■ Task to complete ■
Please change "camera" to "viewer" throughout everything from the line containing "Which of the dark" down to the line containing "4. the point at 560,667", keep all else the same, and return only those lines.

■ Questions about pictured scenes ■
══════════════════════════════

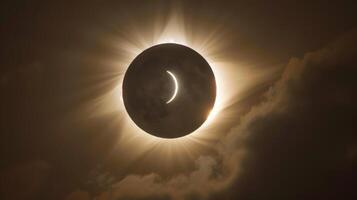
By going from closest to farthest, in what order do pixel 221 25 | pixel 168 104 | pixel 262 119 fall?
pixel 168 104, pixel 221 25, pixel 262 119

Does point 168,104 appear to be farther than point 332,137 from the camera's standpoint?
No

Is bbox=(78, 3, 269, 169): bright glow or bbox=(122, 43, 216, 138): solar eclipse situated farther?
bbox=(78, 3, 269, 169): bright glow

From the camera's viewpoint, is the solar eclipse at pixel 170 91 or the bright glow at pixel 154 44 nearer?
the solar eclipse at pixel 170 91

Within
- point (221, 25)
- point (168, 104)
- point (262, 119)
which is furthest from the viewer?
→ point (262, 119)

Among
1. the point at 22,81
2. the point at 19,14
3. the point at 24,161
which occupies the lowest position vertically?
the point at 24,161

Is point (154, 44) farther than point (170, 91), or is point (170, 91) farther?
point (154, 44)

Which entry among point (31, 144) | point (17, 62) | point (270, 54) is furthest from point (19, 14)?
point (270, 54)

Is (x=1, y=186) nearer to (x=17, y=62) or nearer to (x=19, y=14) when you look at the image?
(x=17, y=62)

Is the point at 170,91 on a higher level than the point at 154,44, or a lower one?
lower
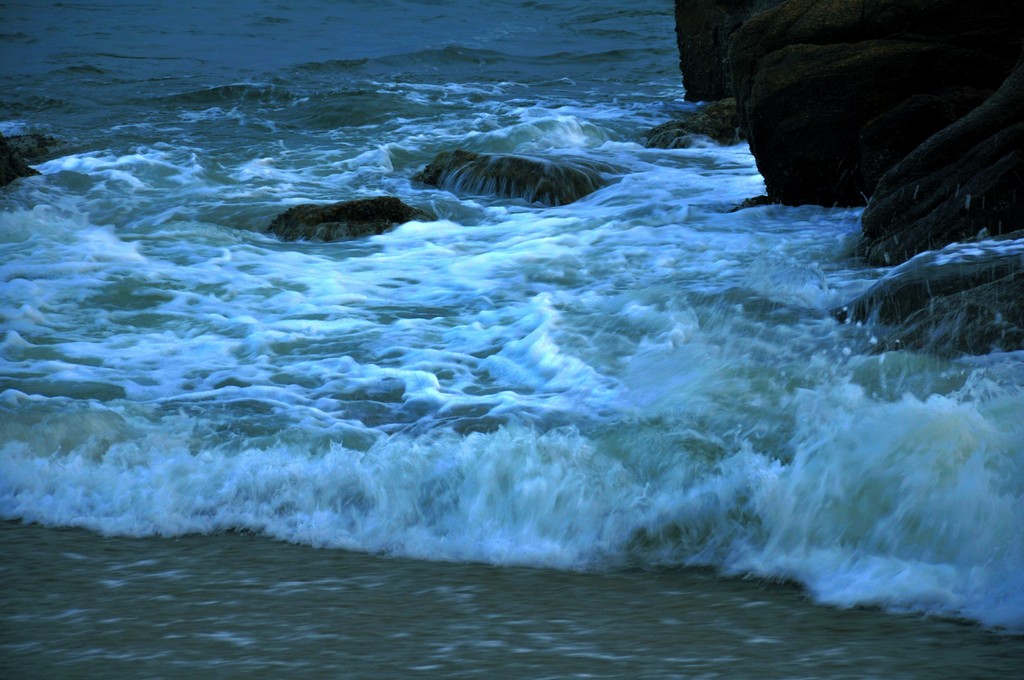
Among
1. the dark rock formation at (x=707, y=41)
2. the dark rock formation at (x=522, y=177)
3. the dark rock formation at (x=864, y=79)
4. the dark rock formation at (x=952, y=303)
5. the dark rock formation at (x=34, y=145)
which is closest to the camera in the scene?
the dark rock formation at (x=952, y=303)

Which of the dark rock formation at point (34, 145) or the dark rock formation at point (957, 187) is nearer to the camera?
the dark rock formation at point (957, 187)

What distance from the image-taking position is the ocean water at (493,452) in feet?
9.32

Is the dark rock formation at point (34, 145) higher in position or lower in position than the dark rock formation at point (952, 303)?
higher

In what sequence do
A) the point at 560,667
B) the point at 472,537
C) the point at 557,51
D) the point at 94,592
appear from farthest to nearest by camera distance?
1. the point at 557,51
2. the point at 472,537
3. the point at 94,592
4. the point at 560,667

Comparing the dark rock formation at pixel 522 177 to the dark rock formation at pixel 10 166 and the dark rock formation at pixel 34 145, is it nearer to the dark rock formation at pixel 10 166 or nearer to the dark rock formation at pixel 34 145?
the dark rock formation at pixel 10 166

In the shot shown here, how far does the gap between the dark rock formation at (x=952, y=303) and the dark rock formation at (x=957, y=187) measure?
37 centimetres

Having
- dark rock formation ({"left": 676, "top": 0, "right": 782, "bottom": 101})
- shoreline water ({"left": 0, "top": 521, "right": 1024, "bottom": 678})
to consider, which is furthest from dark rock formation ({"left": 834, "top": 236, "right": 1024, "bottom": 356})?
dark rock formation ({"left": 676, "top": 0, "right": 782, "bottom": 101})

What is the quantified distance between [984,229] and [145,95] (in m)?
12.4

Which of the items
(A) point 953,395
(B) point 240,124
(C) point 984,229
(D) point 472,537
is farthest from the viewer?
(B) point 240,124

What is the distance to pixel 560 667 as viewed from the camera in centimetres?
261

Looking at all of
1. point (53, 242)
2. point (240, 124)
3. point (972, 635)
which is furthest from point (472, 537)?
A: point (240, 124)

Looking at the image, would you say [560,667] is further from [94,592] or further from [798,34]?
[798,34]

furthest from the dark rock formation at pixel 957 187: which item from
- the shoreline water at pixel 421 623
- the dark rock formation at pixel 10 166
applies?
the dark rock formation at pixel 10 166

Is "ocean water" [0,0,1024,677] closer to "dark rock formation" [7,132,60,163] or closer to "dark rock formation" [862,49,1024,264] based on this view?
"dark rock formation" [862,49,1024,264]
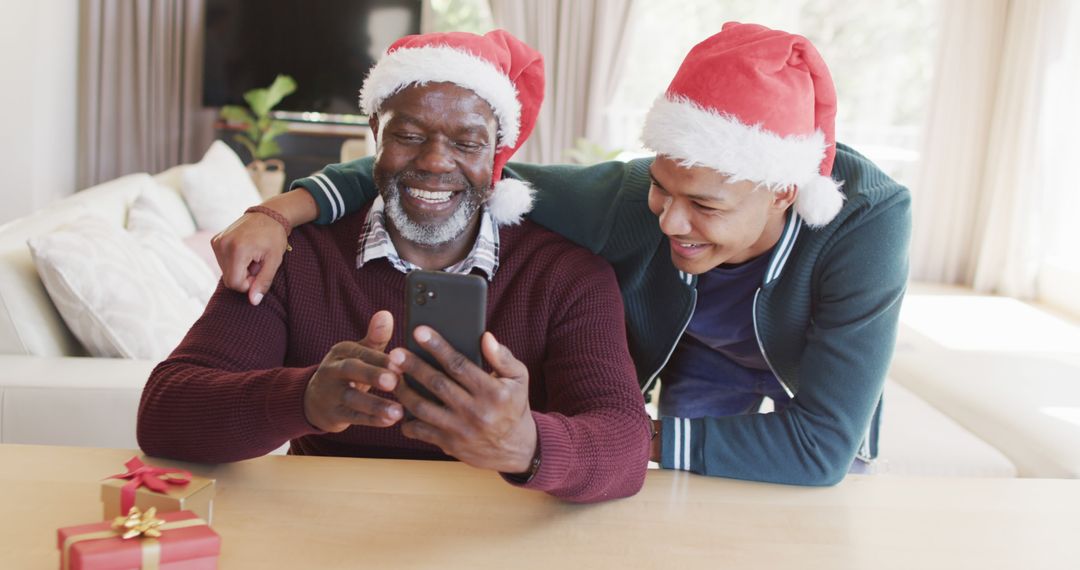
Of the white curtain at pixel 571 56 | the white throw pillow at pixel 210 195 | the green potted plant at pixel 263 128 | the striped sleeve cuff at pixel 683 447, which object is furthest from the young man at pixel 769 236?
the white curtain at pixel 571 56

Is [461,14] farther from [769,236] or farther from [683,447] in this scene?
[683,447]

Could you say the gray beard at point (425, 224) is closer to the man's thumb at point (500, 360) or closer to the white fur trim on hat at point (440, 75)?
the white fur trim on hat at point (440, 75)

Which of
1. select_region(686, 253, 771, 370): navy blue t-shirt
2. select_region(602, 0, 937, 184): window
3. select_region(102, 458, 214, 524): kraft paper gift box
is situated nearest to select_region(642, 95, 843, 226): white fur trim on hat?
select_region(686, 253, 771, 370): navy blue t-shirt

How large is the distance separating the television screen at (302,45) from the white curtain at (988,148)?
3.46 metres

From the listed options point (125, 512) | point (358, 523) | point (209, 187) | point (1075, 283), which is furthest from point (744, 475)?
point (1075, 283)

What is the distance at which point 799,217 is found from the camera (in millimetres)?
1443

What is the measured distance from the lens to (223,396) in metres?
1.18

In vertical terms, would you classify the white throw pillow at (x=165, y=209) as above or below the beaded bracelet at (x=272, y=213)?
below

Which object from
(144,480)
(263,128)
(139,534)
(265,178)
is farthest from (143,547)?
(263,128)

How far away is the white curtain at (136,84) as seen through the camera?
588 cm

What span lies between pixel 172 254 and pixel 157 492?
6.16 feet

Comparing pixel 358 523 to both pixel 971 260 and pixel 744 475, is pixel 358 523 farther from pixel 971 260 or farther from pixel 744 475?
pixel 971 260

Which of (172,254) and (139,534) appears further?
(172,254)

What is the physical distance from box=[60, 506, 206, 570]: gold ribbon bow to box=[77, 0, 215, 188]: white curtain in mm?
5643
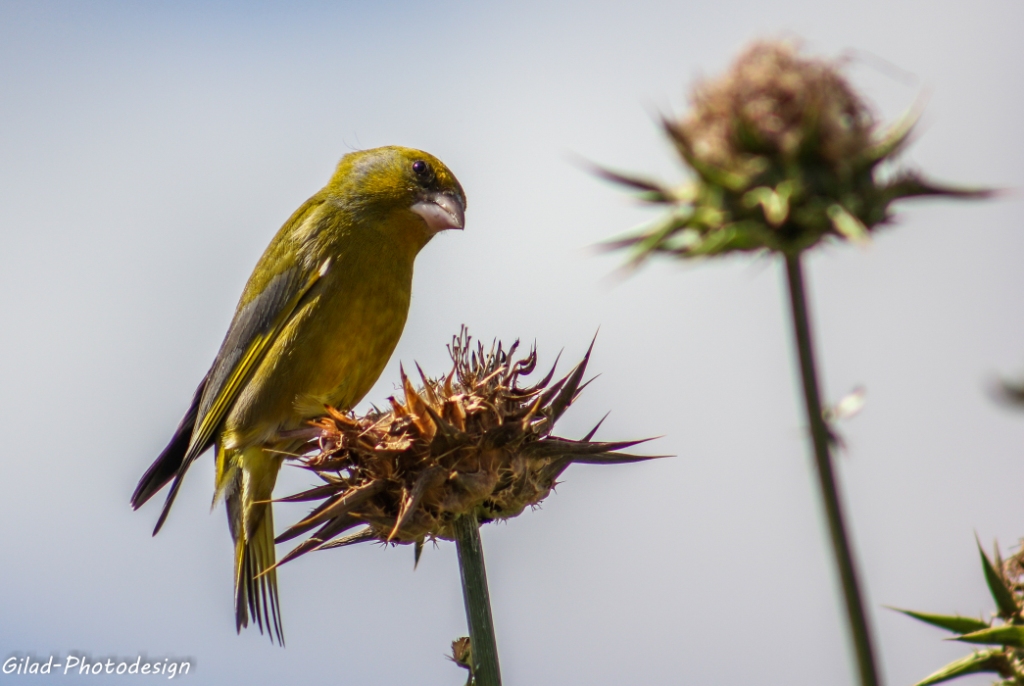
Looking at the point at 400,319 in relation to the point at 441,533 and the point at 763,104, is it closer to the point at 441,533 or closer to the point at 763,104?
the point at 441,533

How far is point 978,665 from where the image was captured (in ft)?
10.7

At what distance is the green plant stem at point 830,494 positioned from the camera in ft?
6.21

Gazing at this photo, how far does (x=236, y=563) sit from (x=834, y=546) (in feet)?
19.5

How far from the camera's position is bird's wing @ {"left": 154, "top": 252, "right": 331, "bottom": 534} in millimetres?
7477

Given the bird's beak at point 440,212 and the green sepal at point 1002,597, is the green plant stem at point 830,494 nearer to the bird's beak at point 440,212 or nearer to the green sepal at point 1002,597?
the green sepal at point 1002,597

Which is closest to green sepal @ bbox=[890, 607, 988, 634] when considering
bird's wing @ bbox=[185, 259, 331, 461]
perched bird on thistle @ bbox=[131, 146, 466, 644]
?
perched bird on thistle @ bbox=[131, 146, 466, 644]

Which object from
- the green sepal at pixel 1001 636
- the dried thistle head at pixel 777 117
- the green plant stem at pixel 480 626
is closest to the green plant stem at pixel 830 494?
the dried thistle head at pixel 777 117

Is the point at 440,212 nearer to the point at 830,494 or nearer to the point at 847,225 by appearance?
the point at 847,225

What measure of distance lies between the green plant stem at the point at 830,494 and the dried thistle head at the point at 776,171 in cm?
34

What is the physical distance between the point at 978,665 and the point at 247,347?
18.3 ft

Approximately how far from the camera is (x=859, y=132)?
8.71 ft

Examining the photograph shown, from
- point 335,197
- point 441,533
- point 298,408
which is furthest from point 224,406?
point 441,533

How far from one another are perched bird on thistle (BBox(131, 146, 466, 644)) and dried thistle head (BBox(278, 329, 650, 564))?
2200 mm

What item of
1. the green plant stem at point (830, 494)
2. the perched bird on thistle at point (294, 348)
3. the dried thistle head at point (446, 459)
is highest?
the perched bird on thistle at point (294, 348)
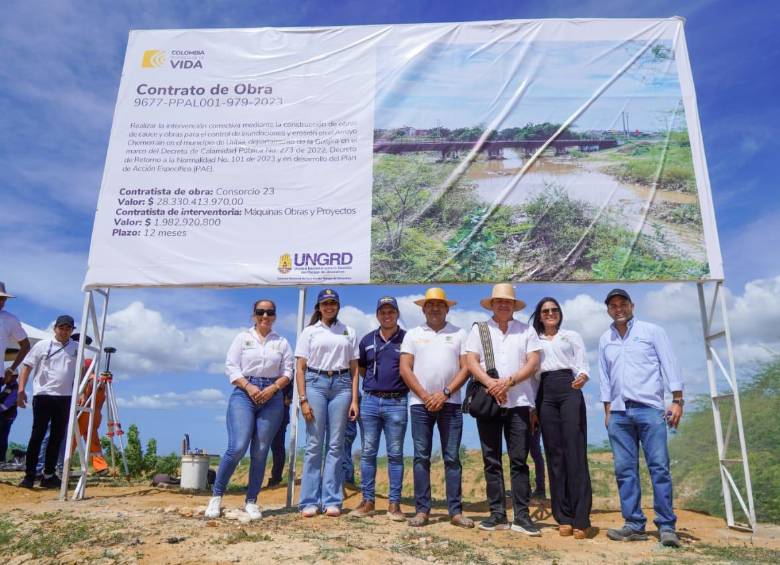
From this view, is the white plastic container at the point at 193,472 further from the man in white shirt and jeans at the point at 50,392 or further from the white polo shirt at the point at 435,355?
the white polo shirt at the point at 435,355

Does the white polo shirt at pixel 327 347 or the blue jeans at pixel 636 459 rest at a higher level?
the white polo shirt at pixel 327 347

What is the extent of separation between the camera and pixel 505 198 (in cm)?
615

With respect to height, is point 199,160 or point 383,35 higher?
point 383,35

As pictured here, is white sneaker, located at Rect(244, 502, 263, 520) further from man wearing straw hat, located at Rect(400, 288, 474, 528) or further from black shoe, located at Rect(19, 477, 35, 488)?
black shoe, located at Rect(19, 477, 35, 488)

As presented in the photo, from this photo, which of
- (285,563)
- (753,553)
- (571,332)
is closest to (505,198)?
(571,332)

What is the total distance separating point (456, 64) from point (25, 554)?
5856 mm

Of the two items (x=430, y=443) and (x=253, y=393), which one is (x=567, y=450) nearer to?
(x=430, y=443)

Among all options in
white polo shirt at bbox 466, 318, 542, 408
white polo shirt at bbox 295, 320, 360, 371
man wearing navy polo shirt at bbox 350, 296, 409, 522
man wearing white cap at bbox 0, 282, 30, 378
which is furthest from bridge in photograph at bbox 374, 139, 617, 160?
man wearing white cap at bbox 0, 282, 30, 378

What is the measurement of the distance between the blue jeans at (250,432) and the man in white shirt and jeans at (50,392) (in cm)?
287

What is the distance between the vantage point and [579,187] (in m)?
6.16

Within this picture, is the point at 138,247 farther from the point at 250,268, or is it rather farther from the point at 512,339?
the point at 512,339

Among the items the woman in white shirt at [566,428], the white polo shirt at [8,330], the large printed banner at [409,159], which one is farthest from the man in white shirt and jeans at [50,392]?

══════════════════════════════

■ Task result ■
Which of the dark rock formation at point (34, 145) or the dark rock formation at point (957, 187) is nearer to the viewer?
the dark rock formation at point (957, 187)

What distance from the image-taking position is the ocean water at (493,452) in feet?
9.32

Is the dark rock formation at point (34, 145) higher in position or lower in position than the dark rock formation at point (952, 303)?
higher

In what sequence do
A) the point at 560,667
B) the point at 472,537
C) the point at 557,51
D) the point at 94,592
appear from farthest to nearest by viewer distance?
1. the point at 557,51
2. the point at 472,537
3. the point at 94,592
4. the point at 560,667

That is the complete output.